Jason Urick Husbands
(Thrill Jockey)Context is everything. Santa Barbara, where I live, gets scant few decent lightening storms every year, and this most recent one just happened to blow the power out of my block at 12:07 a.m., right when I was watching the climax of some Season Four episode of The Wire. I had a panic during which I realized that my only source of light was my cell phone, and I dug through a swamp of clutter to find the one book of matches to light the one candle in my apartment, which provided not even close to the amount of light necessary to read or doing anything with my eyes. And so it was then that I realized that the only thing in my apartment that would function without any power connection was my iPod, which I had recently charged (thank God) and onto which I had, coincidentally and within the previous half hour, uploaded an album, Husbands by Jason Urick, formerly of noise pop group Wzt Hearts. “Oh well, what the hell,” I figured. And so, with just enough light to untangle the rat’s nest my headphone cables had created seemingly under their own will, I gave Urick a shot.

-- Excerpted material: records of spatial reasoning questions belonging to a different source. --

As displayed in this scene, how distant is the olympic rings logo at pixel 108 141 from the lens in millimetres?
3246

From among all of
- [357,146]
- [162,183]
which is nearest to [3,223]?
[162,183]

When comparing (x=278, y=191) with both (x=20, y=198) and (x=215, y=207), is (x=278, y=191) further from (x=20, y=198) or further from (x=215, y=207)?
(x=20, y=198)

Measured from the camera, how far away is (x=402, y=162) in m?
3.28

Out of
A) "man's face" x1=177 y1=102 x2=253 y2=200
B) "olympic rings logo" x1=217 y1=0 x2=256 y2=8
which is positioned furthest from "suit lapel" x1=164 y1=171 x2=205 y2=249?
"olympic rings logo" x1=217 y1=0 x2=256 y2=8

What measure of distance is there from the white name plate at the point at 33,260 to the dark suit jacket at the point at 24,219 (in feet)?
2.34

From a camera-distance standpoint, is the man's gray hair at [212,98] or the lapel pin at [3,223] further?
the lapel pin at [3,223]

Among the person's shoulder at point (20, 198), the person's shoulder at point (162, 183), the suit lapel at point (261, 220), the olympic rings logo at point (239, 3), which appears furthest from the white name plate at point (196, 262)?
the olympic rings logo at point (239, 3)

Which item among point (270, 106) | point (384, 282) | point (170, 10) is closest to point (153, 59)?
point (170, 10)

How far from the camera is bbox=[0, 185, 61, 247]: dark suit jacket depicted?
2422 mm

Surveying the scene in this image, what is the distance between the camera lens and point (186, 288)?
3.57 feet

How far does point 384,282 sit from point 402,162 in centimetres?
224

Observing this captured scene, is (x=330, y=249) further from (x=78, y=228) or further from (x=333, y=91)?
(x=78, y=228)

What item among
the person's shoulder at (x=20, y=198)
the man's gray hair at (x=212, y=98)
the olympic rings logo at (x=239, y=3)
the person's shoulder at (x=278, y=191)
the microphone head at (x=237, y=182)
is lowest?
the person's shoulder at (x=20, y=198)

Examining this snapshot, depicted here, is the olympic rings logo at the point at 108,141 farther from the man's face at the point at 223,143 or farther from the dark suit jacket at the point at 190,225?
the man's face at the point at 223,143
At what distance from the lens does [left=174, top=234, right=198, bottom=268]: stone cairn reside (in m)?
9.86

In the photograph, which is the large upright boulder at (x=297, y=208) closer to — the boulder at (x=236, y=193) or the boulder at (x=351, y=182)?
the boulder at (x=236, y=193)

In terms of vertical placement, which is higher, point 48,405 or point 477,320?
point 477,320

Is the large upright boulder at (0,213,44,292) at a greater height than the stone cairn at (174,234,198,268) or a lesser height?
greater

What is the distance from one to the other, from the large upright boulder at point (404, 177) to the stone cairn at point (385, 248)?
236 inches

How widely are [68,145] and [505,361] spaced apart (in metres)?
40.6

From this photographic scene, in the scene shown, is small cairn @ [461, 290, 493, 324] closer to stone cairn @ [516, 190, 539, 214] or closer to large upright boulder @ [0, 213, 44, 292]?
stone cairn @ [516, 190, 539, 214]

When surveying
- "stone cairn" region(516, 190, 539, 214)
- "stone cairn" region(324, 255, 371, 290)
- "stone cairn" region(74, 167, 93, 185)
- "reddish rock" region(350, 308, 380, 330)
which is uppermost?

And, son of a bitch, it was actually good. Before God made light, he might have entertained spirit babies with noise as weird as this. The last track, The Eternal Return, opened with what sounded like a little girl from a cheap horror movie repeating the word “sound,” over and over, as if calling the very concept into existence. Then, there entered the sound of stentorian static, the timbre of which inspired in me some of the most ridiculous comparisons I’ve ever considered. It could have been a canoe-sized harmonica, or it could have been the horn from a lighthouse run through some Line 6 effects-processing monstrosity. OK, fine, I know the dude actually made the whole thing with his damn laptop. For all I really know, he may have taken Journey’s Don’t Stop Believing, played it backwards, and slowed it down to Satan speed. But, the point is, this is music that provokes a workout of the imagination.
That’s the irony, really. In order to appreciate this totally computer-generated music, you should be almost literally cut off from anything electronic. Thoreau had it wrong. We should take our MacBooks into log cabins for as long as their batteries last and just listen to berserk electronic ambience by oil lamp. National Treasure runs seventeen minutes long, and it develops at about the speed of evolution, but it is a hell of a thing to listen to if you have the determination and the complete lack of distractions that modern society offers/thrusts upon us. Let There Be Love, contains a captain’s log full of swells and storms. Some noises sound like church bells. And Urick decorates it with all these ostentatious blips of electronic noise, some of which are to music what clip art is to graphic design, but damned if I didn’t enjoy it. With the power on and ten bajillion web-based distractions at my disposal, I’m sure this album would lose some of its brilliance, but with the lights out, Husbands is a beat-less, lyric-less software symphony. I recommend you try it.